Could the problem be nuclear utilities relying on a private company, like Twitter, rather than government resources such as the Emergency Alert System?
Or is the problem that utilities are too cheap to pay the $8/month fee to get their blue check back?
Your politics and personal issues are negatively impacting what used to be a pretty good blog. Stay on target.
Thanks as always for reading the blog. Nuclear utilities in the US use Twitter as an adjunct system to the Emergency Alert System (EAS). I’m very familiar with it having been a part of the Emergency Operations Team at the Idaho Nuclear Laboratory, on the desert, for a number of years. Twitter is a late arrival as a channel for public information given the decades of experience with the EAS.

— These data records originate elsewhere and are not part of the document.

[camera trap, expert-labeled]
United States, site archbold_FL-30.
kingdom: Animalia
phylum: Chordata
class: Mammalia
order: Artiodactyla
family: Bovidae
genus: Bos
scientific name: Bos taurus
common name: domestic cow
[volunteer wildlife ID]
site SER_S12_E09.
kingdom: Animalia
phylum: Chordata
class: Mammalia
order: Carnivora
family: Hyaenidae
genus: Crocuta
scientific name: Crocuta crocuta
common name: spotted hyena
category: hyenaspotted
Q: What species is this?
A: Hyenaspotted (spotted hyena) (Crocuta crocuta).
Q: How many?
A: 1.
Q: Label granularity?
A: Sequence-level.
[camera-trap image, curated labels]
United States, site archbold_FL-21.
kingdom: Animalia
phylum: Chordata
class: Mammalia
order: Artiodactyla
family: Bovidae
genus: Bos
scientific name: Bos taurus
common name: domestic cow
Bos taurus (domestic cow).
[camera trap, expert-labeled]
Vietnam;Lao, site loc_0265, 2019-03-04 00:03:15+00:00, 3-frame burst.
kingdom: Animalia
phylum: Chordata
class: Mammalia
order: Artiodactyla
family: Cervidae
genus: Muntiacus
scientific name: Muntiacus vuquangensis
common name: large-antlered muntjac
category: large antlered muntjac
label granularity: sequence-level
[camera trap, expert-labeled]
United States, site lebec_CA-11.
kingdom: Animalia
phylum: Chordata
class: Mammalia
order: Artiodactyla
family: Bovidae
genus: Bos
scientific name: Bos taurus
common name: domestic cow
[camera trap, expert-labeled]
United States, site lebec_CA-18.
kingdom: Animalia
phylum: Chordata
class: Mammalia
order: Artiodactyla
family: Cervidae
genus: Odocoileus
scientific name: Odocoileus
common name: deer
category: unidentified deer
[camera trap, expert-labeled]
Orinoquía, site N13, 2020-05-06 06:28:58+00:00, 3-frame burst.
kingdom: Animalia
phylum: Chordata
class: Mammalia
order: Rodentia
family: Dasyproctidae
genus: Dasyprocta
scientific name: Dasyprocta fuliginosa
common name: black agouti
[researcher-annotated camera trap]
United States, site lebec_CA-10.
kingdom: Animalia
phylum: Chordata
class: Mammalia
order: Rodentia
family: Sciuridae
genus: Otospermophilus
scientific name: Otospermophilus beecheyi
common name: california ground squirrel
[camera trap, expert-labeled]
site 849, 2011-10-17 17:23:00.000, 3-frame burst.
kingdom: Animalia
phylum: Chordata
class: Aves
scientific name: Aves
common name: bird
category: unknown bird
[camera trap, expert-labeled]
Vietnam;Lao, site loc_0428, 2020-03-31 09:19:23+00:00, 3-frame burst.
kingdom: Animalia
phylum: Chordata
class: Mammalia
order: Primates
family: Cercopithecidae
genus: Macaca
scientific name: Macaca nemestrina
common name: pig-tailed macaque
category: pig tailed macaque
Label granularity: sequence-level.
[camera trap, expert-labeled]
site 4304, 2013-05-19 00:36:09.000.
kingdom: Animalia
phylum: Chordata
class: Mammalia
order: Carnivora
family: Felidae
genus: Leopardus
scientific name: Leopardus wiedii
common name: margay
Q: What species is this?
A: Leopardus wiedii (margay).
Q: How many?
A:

My concern is that the public is, unfortunately, attuned to social media which includes Twitter among other social media platforms. As noted in the blog post, bad actors have set up fake identities on Twitter for the police departments in Los Angeles, Chicago, and New York. It is only a matter of time until one of these knuckleheads creates a false identity for a nuclear power plant and creates mass panic with a bogus post about a radiation release. As noted in the blog post this happened in 2011 at the Ft. Calhoun nuclear plant.
I can see from your tone that the article upset you. Hopefully, you will like the most recent post on the NAS report on advanced reactors which published today.